René Char et Mahmoud Darwich / Hyacinthe

Les jeudis d’Hyacinthe

René Char et Mahmoud Darwich

 

 

Ce texte est né d’une conversation avec un ami. Lui, grand lecteur et traducteur de poésie arabe ; moi, comme vous le savez, de poésie tout court. Grâce à ce dialogue, j’ai pu découvrir et écrire…

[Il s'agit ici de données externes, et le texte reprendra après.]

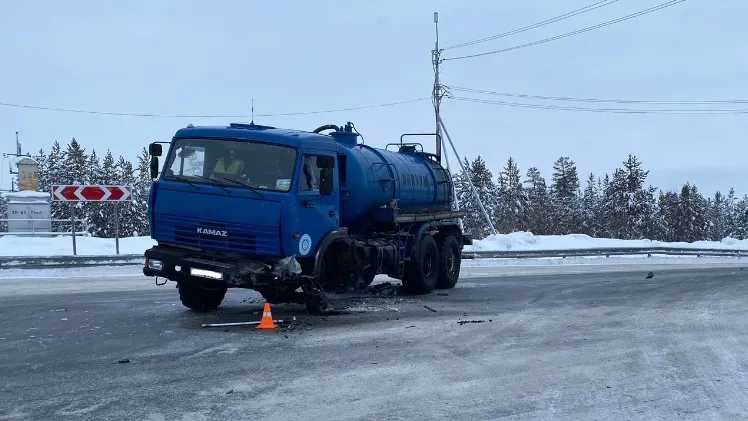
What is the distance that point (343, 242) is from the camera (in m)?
12.0

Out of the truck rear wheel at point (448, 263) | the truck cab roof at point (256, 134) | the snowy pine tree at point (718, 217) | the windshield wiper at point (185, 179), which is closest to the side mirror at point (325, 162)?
the truck cab roof at point (256, 134)

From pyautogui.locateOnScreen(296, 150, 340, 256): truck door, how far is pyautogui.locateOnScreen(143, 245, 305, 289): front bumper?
1.32 feet

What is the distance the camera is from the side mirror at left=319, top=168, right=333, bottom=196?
11367 millimetres

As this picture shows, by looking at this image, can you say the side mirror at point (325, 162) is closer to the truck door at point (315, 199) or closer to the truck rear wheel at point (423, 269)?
the truck door at point (315, 199)

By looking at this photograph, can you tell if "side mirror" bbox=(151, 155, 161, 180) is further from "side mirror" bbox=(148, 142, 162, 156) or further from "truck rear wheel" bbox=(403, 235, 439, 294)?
"truck rear wheel" bbox=(403, 235, 439, 294)

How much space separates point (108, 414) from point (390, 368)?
288 centimetres

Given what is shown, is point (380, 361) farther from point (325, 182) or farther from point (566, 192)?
point (566, 192)

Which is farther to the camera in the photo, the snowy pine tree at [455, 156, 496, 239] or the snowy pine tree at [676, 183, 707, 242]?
the snowy pine tree at [676, 183, 707, 242]

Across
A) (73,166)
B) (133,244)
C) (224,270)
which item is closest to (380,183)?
(224,270)

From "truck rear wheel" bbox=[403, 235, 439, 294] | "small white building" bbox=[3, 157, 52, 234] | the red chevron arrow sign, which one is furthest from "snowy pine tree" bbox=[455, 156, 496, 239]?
"truck rear wheel" bbox=[403, 235, 439, 294]

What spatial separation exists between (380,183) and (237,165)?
4075mm

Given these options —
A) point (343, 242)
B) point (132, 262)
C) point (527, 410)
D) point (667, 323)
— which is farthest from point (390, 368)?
point (132, 262)

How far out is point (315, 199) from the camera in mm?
11250

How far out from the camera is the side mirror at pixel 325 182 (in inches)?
448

Le lecteur arabe sait pertinemment l’influence qu’a exercée l’œuvre de René Char sur Mahmoud Darwich. S’il nous semble vain de repérer les points communs entre les deux poètes, nous pouvons cependant avancer que Char et Darwich ont en partage un certain nombre de points dont la résistance, un rapport charnel voire tellurique à la langue, ainsi qu’une conception partagée de l’amour, de la vie, de l’histoire, de la poésie, de la philosophie. Certes, il n’y a pas eu de rapport personnel entre les deux hommes, Char n’ayant pas lu Darwich, mais celui-ci l’évoque à plusieurs reprises dans son œuvre :

« J’ai vu René Char
en compagnie de Heidegger
à deux mètres de moi,
je les ai vus boire du vin
et ils n’étaient pas en quête de poésie…
Leur dialogue était un rai de lumière
et un lendemain passager patientait.[1] »

 

Ces vers montrent notamment qu’un poète, Darwich, est littéralement habité par un autre poète, Char, et ce jusque sur son lit d’hôpital, dans ses visions de mourant. Murale, « jidariyya » [en arabe : « جدارية»], est un poème testamentaire écrit en 1999 et publié en 2000, dans lequel Mahmoud Darwich relate son propre « combat avec l’ange ». Opéré du cœur en 1998, il prend la parole pour écrire une ode pareille à celles composées par les grands poètes arabes de l’ère antéislamique. Une ode qu’il destine à être affichée sur le grand mur invisible qui sépare la vie de la mort. Une ode qui témoignerait de la « commune présence[2] » du poète aussi bien avec l’espace et le temps qu’il a habités, qu’avec sa langue et sa vie en poésie. Et c’est ainsi que s’ouvre le poème :

« Voici ton nom,

dit une femme,

puis elle disparut dans le couloir en spirale…

 

Je vois le ciel là-bas à portée de main.

L’aile d’une colombe me porte vers

une autre enfance. Je n’ai pas rêvé que

j’étais en train de rêver. Tout est réel. Je savais

que j’étais en train de me mettre de côté…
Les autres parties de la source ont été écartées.